Au début, les colons rient. Puis vient Pequet, un administrateur belge venu évaluer la situation sur place. Il est attaqué à la lance, mais en réchappe. Le signal d’alarme est donné.

Les Belges passent à l’offensive. Des troupes sont envoyées dans les régions de Mishiha, Gitega et Muyinga. Runyota, lui, promet à ses partisans que les balles se transformeront en pluie. Mais la pluie ne vient pas. Seul le sang coule.

Après trois mois de combats, il est capturé, pendu, puis jeté dans une rivière. Mais son message avait déjà fait des vagues. D’autres allaient suivre.

Inamujandi wa Jambo, la voix féminine de la rébellion

Fin 1934. Une femme, Inamujandi, devineresse de Ndora (Cibitoke), affirme avoir eu une vision : un roi surnaturel est né. Il ressuscite les morts, arrête les balles, envoie les animaux sauvages punir les récalcitrants. À cette époque, une terrible famine frappe le pays, causée par une invasion de criquets. La population est affaiblie, désespérée. Elle écoute.
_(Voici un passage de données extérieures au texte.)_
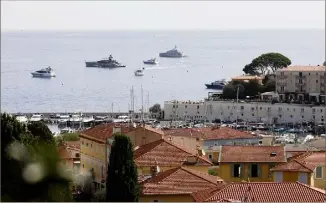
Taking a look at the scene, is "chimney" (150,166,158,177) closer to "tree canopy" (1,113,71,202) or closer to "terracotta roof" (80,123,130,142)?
"terracotta roof" (80,123,130,142)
Le 23 juillet, ses partisans passent à l’action. Ils attaquent les chefs locaux, brûlent leurs maisons, pillent leur bétail. La réaction coloniale est immédiate. Le gouverneur du Rwanda-Urundi envoie 50 soldats depuis Musigati et Ngozi.

Malgré une résistance acharnée de trois mois, Inamujandi est capturée. Mais dans les collines, dans les murmures, son nom résonne encore comme celui d’une femme qui a osé.

Pawuda, le roi qui n’était pas roi

Dernier épisode de cette série de rébellions mystiques : Pawuda, de son vrai nom Pascal. En 1944, il déclare être le fils caché du roi Mwambutsa, envoyé pour libérer le Burundi.

Il s’appuie sur des révélations d’un devin tanzanien. Son message prend. À Giharo et Kumoso, on l’accueille comme un sauveur. Le peuple espère une délivrance, car les Belges exploitent durement la population pour soutenir l’effort de guerre européen.

Mais les chefs traditionnels, eux, voient une menace directe. L’un d’eux, Ndenzako, alerte l’administration. Pawuda est arrêté, jugé, et condamné à cinq ans de prison. Le chef de Kumoso, qui l’avait soutenu, est destitué.

Des résistances effacées mais fondatrices

Ces devins n’avaient ni armée, ni diplomatie. Leur pouvoir résidait dans la parole, le mystique, la foi populaire. Leurs rébellions ont toutes été réprimées, parfois violemment. Mais elles ont laissé une empreinte. Une idée. Celle que le pouvoir colonial pouvait être contesté, remis en question, même au péril de la vie.

Inamujandi, Runyota, Gisesarubere, Pawuda… Ils ont ouvert la voie. Leur combat, souvent qualifié de « désordonné » ou « primitif » par les colons, était en réalité une première secousse. Une résistance enracinée, instinctive, avant l’arrivée du discours politique moderne.

Il est temps de les sortir de l’oubli.